## Extract

--- begin ---

Proper nouns and proper names
[edit]A review of the important difference between proper nouns and proper names. From the OED, (s.v. “proper”):
- proper noun [. . .] a noun that designates an individual person, place, organization, animal, ship, etc., [. . .]
- proper name [. . .] a name, consisting of a proper noun or noun phrase including a proper noun, that designates an individual, [etc.] A proper name may receive a connotation from the qualities of a person or thing named, and thus may be used as a common noun, as a Hercules, a Calvary, etc.
Compare, s.v. “common”:
- Gram. and Logic a. common noun, substantive, name, term: a name applicable to each of the individuals or species which make up a glass or genus.
A proper noun is a term, includable in Wiktionary by the CFI, e.g., Pericles (a Greek name), Carolina (name of a North American colony after Charles II). A proper name is only includable by the vague attributive-use criterion, e.g., Pericles (the Greek statesman); many proper names are not includable as sum-of-parts phrases, e.g., North Carolina (the US state) = north + Carolina.
It's further complicated because, unlike any other dictionary, we use “noun” and “proper noun” POS headings incorrectly, as if properness were a fixed property of a term. Being a proper noun varies by grammar and context. Proper nouns are used in common-noun senses (e.g., through antonomasia), and vice versa (e.g., through apostrophe).

--- end ---

Source data:
--- begin ---

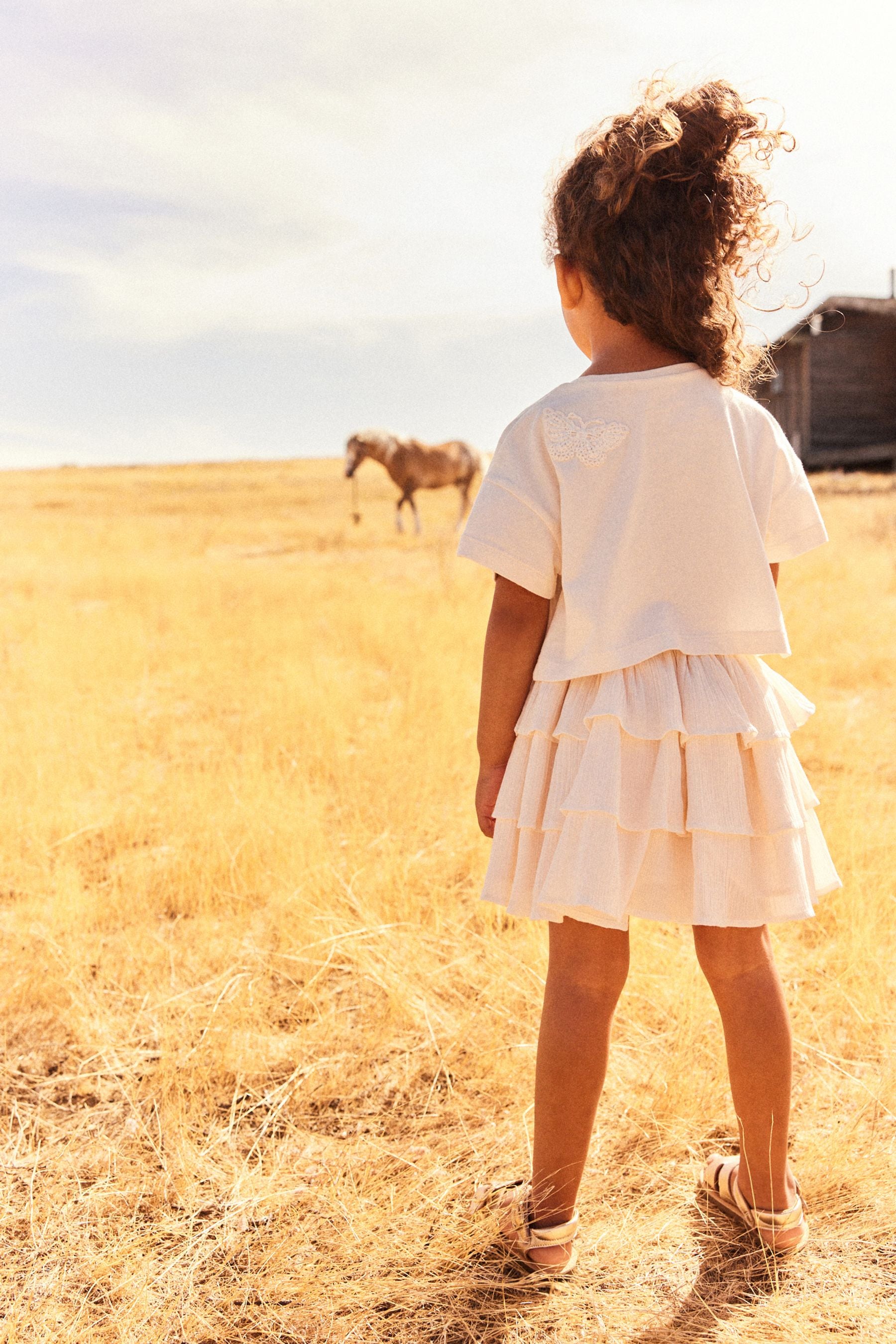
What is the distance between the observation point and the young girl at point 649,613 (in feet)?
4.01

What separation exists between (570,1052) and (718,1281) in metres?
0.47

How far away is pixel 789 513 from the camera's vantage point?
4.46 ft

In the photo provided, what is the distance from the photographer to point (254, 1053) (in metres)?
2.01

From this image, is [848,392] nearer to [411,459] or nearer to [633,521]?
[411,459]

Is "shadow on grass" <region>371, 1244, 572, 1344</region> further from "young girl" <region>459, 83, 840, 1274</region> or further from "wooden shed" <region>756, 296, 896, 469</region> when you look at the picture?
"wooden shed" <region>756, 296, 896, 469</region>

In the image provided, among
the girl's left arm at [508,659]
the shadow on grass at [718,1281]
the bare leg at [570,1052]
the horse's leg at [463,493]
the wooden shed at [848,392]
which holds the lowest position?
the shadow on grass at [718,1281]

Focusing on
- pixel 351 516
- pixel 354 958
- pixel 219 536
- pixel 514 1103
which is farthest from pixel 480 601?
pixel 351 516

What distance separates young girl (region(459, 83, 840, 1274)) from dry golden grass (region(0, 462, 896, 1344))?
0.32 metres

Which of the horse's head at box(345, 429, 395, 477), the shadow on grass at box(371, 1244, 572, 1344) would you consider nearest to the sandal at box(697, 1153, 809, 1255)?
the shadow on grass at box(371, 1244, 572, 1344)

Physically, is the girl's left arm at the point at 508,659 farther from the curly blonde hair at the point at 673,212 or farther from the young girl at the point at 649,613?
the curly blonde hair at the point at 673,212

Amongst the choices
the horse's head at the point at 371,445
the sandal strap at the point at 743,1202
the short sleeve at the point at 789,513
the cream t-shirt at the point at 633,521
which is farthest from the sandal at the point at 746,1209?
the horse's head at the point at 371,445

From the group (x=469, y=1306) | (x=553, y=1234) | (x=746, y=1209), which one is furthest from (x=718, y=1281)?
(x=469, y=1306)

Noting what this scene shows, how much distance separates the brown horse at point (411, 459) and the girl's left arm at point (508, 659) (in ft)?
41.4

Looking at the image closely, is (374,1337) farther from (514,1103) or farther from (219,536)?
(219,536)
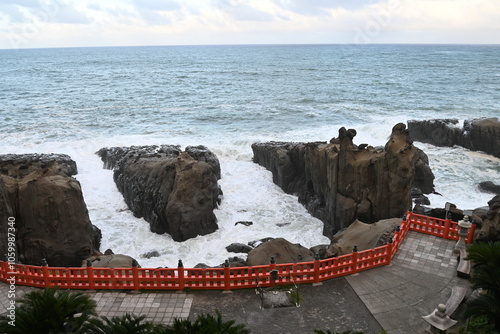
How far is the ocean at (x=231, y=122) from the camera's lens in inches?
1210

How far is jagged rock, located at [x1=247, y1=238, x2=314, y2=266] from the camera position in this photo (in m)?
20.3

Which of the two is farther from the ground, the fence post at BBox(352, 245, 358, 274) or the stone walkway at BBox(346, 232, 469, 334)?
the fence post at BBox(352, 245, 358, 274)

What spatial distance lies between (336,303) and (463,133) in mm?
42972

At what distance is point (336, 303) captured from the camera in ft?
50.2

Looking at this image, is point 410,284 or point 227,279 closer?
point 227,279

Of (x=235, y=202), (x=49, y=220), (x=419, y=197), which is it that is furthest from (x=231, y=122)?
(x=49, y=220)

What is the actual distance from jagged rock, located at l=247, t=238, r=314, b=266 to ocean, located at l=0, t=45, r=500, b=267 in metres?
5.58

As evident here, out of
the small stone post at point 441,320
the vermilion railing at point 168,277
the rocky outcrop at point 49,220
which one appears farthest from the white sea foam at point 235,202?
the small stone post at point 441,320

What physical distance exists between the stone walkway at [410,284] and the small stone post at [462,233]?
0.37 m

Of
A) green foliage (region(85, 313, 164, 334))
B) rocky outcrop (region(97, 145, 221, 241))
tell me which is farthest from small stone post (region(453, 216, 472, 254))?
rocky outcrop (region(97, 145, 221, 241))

--- end ---
--- begin ---

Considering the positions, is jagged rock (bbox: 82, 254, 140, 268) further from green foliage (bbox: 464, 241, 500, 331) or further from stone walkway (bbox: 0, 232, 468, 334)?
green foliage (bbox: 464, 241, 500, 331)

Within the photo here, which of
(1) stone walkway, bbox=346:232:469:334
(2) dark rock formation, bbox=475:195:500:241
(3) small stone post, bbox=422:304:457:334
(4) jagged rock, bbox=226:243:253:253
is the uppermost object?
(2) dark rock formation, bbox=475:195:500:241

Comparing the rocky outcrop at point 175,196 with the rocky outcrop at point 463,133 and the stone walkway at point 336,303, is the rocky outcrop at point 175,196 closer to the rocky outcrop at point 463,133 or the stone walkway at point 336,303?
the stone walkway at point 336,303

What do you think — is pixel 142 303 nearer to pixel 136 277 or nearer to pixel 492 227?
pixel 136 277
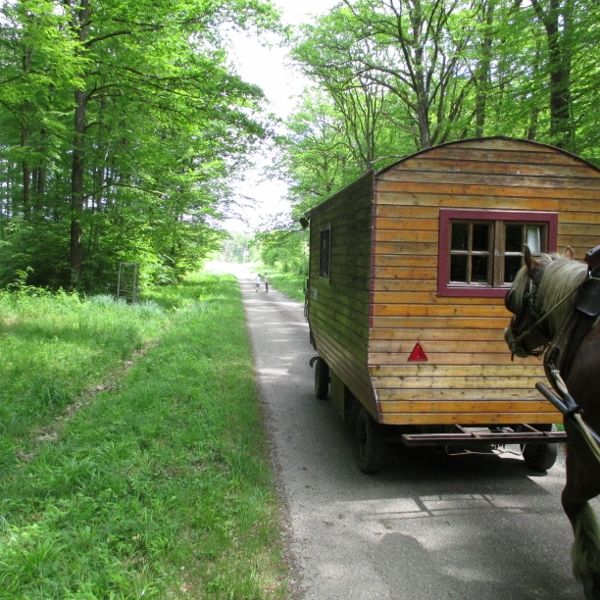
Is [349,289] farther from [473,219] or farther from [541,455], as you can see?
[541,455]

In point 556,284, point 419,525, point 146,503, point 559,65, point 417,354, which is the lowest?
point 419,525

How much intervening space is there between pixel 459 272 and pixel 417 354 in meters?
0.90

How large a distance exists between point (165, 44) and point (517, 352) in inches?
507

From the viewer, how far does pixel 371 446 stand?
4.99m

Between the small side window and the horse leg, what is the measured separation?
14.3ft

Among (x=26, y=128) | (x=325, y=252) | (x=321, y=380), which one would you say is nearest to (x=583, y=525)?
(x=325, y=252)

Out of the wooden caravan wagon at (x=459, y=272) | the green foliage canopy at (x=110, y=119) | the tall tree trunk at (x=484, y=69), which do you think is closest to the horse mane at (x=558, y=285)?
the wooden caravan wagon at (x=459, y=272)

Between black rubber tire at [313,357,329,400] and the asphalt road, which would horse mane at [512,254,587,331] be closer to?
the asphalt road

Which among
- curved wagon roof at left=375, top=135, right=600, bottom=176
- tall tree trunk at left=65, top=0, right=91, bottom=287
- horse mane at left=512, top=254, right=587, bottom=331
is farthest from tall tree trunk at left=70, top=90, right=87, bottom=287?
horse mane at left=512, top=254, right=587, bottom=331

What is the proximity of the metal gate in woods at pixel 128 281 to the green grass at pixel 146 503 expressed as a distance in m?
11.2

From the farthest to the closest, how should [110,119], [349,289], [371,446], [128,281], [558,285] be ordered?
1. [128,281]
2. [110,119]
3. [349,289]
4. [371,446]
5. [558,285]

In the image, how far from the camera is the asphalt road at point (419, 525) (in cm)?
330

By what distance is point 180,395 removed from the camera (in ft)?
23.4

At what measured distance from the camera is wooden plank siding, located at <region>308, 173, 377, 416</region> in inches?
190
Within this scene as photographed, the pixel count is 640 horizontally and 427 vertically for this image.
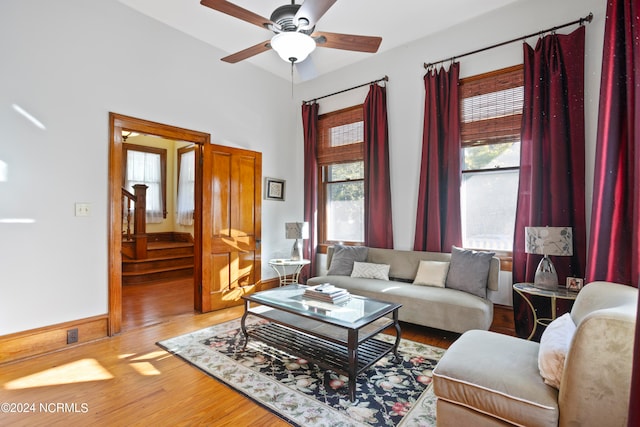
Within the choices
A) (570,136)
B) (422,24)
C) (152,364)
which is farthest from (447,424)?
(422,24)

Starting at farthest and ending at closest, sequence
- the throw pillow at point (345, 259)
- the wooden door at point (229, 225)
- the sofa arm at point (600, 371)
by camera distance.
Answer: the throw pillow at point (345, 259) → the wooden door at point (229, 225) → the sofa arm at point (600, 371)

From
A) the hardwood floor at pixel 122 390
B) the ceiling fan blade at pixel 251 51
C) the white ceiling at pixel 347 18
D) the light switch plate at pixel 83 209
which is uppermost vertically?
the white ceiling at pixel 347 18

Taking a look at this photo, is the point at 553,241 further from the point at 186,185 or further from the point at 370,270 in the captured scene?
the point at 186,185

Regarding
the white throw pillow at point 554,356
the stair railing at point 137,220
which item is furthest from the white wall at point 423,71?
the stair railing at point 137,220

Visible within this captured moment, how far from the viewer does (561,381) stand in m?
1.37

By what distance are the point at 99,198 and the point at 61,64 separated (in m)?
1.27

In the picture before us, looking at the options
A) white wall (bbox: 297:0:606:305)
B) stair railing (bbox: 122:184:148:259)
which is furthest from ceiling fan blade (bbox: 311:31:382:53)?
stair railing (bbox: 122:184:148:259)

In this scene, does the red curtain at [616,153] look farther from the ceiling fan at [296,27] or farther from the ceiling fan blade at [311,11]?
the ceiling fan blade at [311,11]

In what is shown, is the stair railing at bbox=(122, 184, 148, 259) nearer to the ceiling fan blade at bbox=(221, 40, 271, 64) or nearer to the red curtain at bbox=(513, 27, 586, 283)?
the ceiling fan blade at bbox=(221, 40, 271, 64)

--- end ---

## Exercise tasks
1 – Reproduce the portion of the passage on proper nouns and proper names that begins with the words "A proper noun is" and ends with the words "north + Carolina.".
2 – Summarize the passage on proper nouns and proper names in two sentences.
3 – In the passage on proper nouns and proper names, through what device are proper nouns said to be used in common-noun senses?

## Answers by task
1 –
A proper noun is a term, includable in Wiktionary by the CFI, e.g., Pericles (a Greek name), Carolina (name of a North American colony after Charles II). A proper name is only includable by the vague attributive-use criterion, e.g., Pericles (the Greek statesman); many proper names are not includable as sum-of-parts phrases, e.g., North Carolina (the US state) = north + Carolina.

2 – The passage distinguishes a proper noun, which designates an individual person, place, organization, animal, or ship, from a proper name, which consists of a proper noun or a noun phrase including one. It notes that a proper noun is includable in Wiktionary by the CFI, whereas a proper name is includable only by the vague attributive-use criterion, and it argues that Wiktionary's "noun" and "proper noun" headings wrongly treat properness as fixed when it actually varies by grammar and context.

3 – Through antonomasia.